_Request_. Retype the line where "As observable in" appears and each line that follows it down to the last line of the records below. Leave the pictures out.

* Begin *

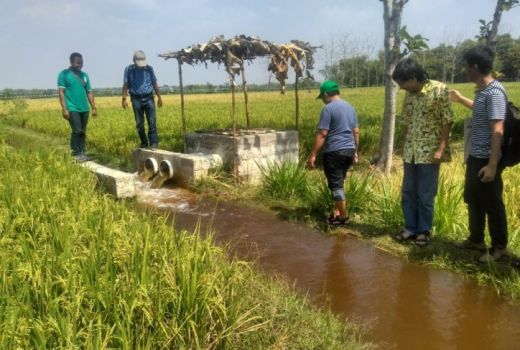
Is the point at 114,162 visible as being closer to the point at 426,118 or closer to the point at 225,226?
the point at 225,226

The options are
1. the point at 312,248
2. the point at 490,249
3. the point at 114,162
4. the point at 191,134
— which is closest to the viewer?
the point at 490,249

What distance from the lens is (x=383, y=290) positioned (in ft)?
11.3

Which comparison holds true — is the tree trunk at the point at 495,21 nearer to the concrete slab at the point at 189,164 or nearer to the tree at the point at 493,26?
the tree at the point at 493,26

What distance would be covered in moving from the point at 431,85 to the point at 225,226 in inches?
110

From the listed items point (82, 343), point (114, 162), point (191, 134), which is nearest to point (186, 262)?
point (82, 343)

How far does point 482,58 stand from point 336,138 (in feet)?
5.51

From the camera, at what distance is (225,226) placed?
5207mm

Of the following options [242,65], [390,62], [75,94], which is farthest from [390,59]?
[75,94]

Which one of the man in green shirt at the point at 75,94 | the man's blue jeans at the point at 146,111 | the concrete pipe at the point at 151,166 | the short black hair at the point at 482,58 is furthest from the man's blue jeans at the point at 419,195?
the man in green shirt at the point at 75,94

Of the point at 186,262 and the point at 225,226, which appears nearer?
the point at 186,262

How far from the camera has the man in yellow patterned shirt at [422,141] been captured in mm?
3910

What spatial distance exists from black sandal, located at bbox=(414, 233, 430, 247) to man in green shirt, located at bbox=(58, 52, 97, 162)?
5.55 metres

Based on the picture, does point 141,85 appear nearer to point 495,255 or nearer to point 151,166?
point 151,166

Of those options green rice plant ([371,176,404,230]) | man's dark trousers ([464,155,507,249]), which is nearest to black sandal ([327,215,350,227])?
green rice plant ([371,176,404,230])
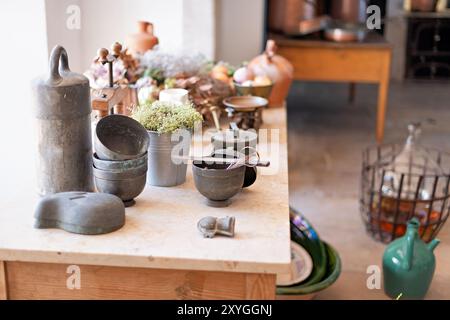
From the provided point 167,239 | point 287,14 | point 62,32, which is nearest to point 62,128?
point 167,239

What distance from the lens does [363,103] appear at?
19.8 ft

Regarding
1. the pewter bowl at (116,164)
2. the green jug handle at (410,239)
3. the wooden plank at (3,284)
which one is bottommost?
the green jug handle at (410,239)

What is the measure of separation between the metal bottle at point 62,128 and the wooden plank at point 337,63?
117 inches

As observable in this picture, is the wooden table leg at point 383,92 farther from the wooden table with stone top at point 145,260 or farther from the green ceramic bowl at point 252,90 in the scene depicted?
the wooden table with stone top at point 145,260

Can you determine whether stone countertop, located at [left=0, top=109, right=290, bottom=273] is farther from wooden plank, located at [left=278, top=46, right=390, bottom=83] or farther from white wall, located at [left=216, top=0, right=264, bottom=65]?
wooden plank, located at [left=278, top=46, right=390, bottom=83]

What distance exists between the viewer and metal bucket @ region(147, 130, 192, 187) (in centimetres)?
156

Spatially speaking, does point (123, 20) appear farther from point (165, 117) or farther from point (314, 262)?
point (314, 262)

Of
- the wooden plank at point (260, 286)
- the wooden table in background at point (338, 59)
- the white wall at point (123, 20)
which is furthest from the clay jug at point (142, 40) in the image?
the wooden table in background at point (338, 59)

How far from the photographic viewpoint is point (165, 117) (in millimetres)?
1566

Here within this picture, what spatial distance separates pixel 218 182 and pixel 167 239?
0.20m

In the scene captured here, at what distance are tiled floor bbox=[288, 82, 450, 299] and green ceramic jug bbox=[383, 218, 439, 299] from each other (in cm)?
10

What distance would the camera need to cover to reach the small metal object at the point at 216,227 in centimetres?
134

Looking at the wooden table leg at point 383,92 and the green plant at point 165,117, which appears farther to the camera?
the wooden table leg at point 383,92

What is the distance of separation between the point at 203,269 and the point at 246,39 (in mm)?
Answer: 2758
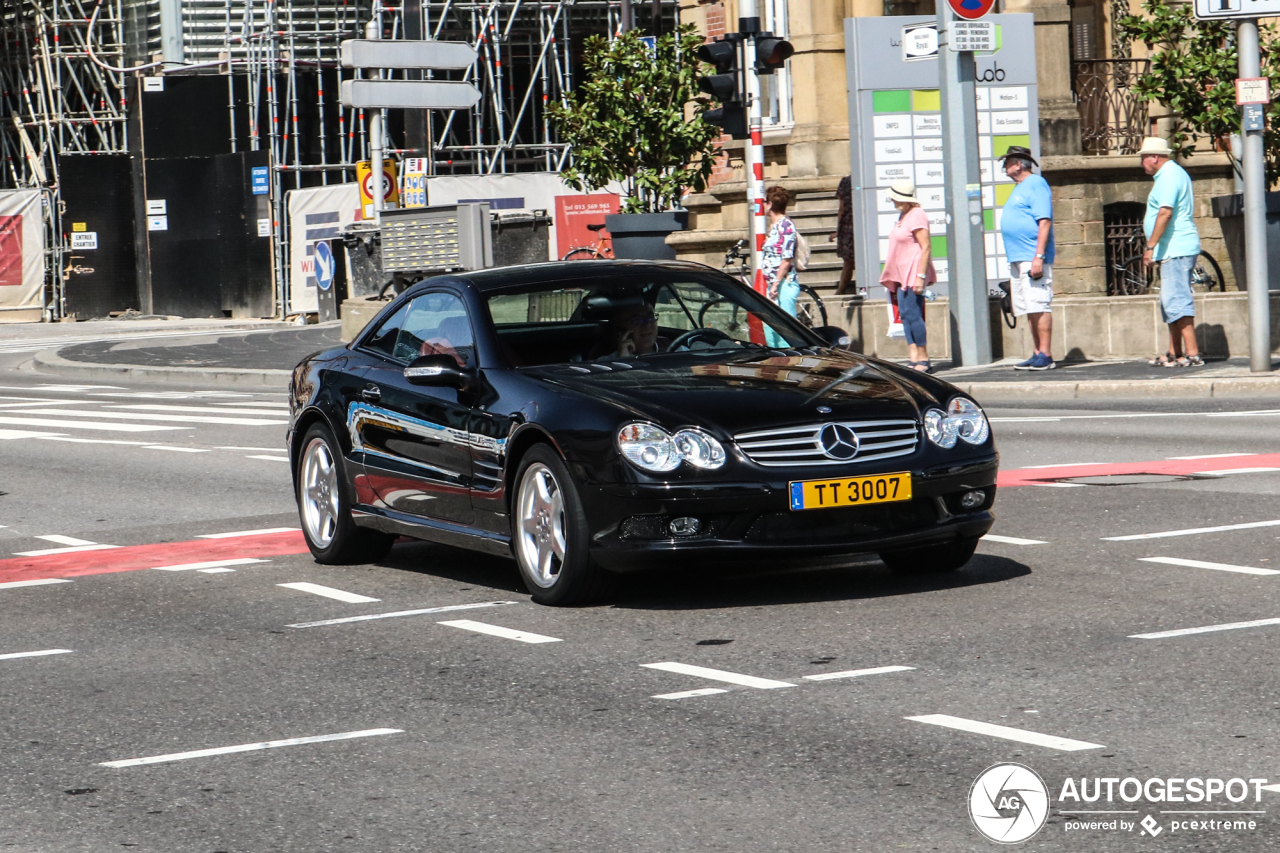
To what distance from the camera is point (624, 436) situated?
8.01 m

* End *

_The response_.
As observable in this picture, is the wooden table leg at point 383,92 farther from the wooden table with stone top at point 145,260 or farther from the green ceramic bowl at point 252,90 in the scene depicted?
the wooden table with stone top at point 145,260

Can you determine whether stone countertop, located at [left=0, top=109, right=290, bottom=273] is farther from wooden plank, located at [left=278, top=46, right=390, bottom=83] or farther from white wall, located at [left=216, top=0, right=264, bottom=65]?
wooden plank, located at [left=278, top=46, right=390, bottom=83]

What distance exists between the viewer and metal bucket @ region(147, 130, 192, 187) (in centimetres)?
156

Spatially speaking, does point (123, 20) appear farther from point (165, 117) or farther from point (314, 262)?
point (314, 262)

Of
- the wooden plank at point (260, 286)
- the wooden table in background at point (338, 59)
- the white wall at point (123, 20)
which is furthest from the clay jug at point (142, 40) in the image?
the wooden table in background at point (338, 59)

How far from the photographic viewpoint is point (165, 117) (in millimetres)?
1566

Here within this picture, what spatial distance separates pixel 218 182 and pixel 167 239?
0.20m

In the scene captured here, at what distance are tiled floor bbox=[288, 82, 450, 299] and green ceramic jug bbox=[383, 218, 439, 299] from each other (in cm)?
10

What distance would the camera need to cover to reach the small metal object at the point at 216,227 in centimetres?
134

Looking at the wooden table leg at point 383,92 and the green plant at point 165,117, which appears farther to the camera?
the wooden table leg at point 383,92

What is the distance of separation between the point at 203,269 and the point at 246,39 (in mm)?
Answer: 2758
To what distance from the camera is point (624, 436) situated?
8.01 m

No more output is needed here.